**Written instruction**
Rewrite the lines from the one containing "From the camera's position, how" through the one containing "8.10 meters", both included, changing "millimetres" to "millimeters" and leaving everything else as it is.

Spatial relationship records:
* * * * * * * * *

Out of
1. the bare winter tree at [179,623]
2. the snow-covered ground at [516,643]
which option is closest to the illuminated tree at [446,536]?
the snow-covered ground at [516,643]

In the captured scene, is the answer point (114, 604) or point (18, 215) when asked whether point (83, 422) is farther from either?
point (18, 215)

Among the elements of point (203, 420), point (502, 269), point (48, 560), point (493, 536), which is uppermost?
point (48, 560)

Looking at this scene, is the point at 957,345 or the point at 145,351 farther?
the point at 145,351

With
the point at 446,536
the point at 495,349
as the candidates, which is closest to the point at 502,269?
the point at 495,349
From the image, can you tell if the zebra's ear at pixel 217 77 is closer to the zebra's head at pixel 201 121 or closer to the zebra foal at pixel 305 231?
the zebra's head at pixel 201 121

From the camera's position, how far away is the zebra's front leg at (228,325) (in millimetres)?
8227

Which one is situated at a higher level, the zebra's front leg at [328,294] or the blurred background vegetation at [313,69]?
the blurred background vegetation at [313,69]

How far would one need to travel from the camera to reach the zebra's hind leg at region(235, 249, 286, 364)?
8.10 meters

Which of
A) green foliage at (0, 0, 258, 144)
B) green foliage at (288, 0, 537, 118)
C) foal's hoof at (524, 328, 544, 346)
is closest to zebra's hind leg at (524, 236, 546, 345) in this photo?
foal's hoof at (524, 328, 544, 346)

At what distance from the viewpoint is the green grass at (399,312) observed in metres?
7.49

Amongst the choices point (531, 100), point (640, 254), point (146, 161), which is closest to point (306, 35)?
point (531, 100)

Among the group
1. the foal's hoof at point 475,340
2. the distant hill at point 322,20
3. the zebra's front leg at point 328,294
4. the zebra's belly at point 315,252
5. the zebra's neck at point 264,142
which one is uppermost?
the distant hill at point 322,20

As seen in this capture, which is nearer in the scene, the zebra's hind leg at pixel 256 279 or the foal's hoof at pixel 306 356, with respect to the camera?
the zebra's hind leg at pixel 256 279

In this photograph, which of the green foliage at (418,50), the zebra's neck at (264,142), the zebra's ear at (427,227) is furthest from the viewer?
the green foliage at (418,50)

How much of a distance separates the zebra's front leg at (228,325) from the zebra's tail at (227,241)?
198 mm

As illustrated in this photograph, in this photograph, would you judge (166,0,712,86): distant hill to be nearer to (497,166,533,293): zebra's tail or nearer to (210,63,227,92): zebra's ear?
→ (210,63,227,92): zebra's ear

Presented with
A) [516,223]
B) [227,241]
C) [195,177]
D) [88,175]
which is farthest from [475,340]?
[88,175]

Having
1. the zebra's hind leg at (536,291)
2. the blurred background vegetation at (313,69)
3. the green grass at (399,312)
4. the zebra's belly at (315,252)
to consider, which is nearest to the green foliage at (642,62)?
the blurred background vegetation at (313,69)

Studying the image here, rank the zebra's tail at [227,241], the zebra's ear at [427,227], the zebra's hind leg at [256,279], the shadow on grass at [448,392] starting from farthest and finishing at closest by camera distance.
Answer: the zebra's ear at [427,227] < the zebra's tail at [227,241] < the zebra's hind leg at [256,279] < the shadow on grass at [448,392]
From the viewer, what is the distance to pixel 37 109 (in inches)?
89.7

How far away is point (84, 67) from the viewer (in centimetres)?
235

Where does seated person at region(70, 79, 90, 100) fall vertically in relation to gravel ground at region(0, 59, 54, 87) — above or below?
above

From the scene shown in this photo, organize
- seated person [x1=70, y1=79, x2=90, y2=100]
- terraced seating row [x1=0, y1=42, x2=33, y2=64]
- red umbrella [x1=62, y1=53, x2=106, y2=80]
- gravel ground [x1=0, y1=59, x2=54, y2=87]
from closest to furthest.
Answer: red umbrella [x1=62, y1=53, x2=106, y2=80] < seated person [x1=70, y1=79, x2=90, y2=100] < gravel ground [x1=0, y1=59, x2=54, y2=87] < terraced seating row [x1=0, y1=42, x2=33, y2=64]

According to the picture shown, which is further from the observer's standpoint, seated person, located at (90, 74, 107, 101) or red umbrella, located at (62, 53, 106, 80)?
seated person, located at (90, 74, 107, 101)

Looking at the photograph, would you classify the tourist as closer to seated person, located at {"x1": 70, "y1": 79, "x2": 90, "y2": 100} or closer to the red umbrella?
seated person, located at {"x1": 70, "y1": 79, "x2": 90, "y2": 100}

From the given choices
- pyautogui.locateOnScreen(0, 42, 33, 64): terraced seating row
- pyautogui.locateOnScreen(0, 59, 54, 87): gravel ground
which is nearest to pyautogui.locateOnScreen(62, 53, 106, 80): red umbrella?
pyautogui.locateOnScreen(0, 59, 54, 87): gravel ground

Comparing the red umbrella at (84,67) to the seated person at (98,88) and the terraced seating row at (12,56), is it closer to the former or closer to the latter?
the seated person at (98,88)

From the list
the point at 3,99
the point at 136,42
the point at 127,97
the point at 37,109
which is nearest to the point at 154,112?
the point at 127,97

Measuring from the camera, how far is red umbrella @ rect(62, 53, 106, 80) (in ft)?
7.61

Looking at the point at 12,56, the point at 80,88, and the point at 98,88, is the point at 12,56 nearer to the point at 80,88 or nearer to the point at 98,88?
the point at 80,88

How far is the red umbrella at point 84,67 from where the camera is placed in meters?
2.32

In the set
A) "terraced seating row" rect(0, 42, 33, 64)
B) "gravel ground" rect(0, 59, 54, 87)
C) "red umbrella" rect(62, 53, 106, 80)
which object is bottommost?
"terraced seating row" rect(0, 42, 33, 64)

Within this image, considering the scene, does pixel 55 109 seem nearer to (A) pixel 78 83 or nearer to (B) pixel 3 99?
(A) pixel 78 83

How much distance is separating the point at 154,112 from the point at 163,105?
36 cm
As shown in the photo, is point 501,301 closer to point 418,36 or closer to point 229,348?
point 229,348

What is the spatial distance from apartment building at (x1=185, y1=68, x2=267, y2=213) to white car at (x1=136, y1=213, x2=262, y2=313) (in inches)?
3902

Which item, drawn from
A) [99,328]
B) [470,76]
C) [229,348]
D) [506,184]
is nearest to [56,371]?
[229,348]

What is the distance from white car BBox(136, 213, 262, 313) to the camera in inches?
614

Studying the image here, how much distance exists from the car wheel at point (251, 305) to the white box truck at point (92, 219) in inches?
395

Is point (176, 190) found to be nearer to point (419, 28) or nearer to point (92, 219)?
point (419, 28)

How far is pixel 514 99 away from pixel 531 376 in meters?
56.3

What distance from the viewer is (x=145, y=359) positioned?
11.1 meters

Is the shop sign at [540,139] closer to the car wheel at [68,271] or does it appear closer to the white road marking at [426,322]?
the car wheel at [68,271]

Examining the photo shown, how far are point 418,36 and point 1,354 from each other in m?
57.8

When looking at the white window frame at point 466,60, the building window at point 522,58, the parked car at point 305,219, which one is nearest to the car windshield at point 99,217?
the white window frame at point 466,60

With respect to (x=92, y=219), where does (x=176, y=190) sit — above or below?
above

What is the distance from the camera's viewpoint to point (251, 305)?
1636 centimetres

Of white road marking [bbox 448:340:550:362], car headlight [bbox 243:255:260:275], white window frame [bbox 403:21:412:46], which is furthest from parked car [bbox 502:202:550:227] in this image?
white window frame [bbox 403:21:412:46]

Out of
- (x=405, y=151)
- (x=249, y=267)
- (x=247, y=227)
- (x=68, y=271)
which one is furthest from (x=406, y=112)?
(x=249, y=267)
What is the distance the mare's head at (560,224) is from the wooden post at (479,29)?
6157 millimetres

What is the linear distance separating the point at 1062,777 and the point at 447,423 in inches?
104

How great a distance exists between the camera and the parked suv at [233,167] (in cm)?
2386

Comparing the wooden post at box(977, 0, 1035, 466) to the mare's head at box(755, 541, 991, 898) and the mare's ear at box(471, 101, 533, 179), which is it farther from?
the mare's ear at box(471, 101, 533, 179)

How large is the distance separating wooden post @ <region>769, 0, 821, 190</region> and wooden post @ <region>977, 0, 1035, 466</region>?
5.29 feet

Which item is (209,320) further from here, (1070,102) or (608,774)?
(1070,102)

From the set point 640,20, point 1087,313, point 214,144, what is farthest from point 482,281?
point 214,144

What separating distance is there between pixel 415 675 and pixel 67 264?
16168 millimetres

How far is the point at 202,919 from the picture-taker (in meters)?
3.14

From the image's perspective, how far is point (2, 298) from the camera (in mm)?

* * * * * * * * *

**Correct result**
From the camera's position, how far away is the zebra's front leg at (228,325) (in millimeters)?
8227

Which one is situated at a higher level, the zebra's front leg at [328,294] or the blurred background vegetation at [313,69]?
the blurred background vegetation at [313,69]

How far would one need to travel from the camera to reach the zebra's hind leg at region(235, 249, 286, 364)?
8.10 meters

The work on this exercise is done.